*Текст для чтения*.
◇ ◇ ◇ ◇ ◇ ◇ ◇
Современная драматургия: вызовы и ответы

   Отцы-основатели русского репертуарного театра К.С. Станиславский и В.И. Немирович-Данченко уделяли первостепенное значение современной драматургии. Современными драматургами для них были А.П. Чехов, М. Горький, Л.Н. Андреев, Г. Гауптман, М. Метерлинк, Г. Ибсен, Л.Н. Толстой, С.А. Найдёнов, К. Гамсун, М.А. Булгаков и др. Недаром В.И. Немирович-Данченко предупреждал: «Если театр посвящает себя исключительно классическому репертуару и совсем не отражает в себе современной жизни, то он рискует очень скоро стать академически мёртвым».
Сегодня современная драматургия вызывает споры, и это хорошо. Позволю себе вслед за моими современниками – Сергеем Голомазовым, Николаем Колядой и Романом Сенчиным – высказаться на столь интересную тему (очень рекомендую их колонки в «Известиях»).
Мой взгляд – это взгляд практикующего театрального режиссёра, работающего с современной драматургией на разных сценах страны. Сразу скажу, что классику я люблю, ставлю и буду ставить. Но мой подход к формированию репертуара, как действующего художественного руководителя театра, сводится к созданию органического баланса между классическими и современными пьесами. Я как современный художник, живущий в потоке времени, высказываюсь на современные темы: ставлю для современников современные тексты. А.Н. Островский, Н.В. Гоголь и А.П. Чехов не менее современны, чем иные тексты, написанные в 2019 году, которые мне как члену жюри приходится читать в рамках ряда драматургических конкурсов.
Немного необходимой теории, без которой на практике ничего не получится.
Убеждён, что театр – это мистическое пространство вне привычного времени, являющееся по сути «порталом» в промежуточный мир, где совершается встреча божественного и человеческого. Настоящий театр всегда со-временен, он приоткрывает дверь в то измерение человеческого бытия, где душа максимально живая, а время пульсирует в унисон вечности. Таким образом театр становится инструментом познания мира в своей первозданной основе.
◇ ◇ ◇ ◇ ◇ ◇ ◇
(Некоторые записи)
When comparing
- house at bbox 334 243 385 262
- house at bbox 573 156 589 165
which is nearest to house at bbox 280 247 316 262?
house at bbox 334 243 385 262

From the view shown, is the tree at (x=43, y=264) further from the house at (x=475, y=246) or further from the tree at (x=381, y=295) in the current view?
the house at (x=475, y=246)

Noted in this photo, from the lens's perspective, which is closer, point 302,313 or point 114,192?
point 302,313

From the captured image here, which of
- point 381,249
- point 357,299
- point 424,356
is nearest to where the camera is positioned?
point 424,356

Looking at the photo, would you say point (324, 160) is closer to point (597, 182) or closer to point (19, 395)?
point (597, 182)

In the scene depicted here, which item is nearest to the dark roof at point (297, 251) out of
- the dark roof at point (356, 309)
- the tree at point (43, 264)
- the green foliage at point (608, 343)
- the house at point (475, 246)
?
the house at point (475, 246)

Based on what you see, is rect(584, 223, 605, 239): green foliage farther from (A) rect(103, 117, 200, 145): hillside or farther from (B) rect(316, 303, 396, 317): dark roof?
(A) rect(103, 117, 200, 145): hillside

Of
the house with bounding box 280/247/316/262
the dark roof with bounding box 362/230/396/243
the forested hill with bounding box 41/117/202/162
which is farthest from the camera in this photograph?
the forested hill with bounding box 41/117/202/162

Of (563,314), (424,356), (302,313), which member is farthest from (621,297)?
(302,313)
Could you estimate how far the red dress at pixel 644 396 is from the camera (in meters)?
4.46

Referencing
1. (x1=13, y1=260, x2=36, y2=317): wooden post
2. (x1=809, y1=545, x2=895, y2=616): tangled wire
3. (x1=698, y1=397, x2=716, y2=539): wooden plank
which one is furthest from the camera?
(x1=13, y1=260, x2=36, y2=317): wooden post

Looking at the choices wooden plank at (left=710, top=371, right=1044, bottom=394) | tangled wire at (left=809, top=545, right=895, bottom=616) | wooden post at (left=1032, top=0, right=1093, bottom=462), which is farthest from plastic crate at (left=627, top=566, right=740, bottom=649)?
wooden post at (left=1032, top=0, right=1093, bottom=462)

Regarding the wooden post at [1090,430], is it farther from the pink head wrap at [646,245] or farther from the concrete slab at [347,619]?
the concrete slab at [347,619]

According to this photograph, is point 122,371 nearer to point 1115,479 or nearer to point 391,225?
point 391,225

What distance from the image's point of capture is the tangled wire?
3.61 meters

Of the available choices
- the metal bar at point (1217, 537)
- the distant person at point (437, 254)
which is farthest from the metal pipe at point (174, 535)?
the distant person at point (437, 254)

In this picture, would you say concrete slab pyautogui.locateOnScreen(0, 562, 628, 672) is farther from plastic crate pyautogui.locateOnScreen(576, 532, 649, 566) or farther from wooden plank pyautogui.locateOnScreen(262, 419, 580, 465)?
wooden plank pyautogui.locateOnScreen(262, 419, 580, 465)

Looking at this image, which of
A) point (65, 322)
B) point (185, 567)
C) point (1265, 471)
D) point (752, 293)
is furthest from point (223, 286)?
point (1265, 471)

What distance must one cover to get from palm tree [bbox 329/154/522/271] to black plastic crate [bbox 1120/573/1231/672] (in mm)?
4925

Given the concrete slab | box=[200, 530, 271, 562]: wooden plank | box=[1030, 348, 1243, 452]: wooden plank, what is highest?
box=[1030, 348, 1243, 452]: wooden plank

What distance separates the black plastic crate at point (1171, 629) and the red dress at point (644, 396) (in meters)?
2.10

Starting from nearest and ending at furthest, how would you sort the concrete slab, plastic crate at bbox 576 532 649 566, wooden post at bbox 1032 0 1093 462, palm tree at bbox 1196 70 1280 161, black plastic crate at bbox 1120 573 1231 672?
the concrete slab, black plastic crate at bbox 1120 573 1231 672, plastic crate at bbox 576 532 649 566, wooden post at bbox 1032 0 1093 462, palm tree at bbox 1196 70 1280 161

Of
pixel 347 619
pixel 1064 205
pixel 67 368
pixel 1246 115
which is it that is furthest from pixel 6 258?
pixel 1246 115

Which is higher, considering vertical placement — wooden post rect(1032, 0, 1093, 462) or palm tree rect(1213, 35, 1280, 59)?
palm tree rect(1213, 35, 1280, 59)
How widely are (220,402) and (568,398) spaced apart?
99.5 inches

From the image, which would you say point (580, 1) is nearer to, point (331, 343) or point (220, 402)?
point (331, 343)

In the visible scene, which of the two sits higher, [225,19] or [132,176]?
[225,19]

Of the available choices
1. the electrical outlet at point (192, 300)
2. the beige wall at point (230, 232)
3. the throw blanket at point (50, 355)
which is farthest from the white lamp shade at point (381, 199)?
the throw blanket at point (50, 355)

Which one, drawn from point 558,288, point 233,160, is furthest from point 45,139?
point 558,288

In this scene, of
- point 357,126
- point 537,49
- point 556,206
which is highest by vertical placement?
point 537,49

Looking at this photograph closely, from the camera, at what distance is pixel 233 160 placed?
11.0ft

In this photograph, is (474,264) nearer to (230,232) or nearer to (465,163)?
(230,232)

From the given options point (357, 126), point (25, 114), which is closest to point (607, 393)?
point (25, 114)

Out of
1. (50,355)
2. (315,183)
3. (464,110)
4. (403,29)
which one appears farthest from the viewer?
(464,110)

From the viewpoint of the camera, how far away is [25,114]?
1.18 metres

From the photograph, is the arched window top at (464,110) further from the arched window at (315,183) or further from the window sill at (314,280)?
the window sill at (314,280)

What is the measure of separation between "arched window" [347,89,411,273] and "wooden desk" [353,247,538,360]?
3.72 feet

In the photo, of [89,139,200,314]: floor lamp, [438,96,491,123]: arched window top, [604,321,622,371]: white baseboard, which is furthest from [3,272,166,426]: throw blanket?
◇ ◇ ◇ ◇ ◇ ◇ ◇
*Задание*.
Обновите фрагмент текста о современной драматургии между словами «Мой взгляд –» и «ничего не получится.» включительно, заменив «режиссёра» на «постановщика», и приведите этот фрагмент полностью. Приведённые строки для работы не понадобятся.

*Полный ответ*.
Мой взгляд – это взгляд практикующего театрального постановщика, работающего с современной драматургией на разных сценах страны. Сразу скажу, что классику я люблю, ставлю и буду ставить. Но мой подход к формированию репертуара, как действующего художественного руководителя театра, сводится к созданию органического баланса между классическими и современными пьесами. Я как современный художник, живущий в потоке времени, высказываюсь на современные темы: ставлю для современников современные тексты. А.Н. Островский, Н.В. Гоголь и А.П. Чехов не менее современны, чем иные тексты, написанные в 2019 году, которые мне как члену жюри приходится читать в рамках ряда драматургических конкурсов.
Немного необходимой теории, без которой на практике ничего не получится.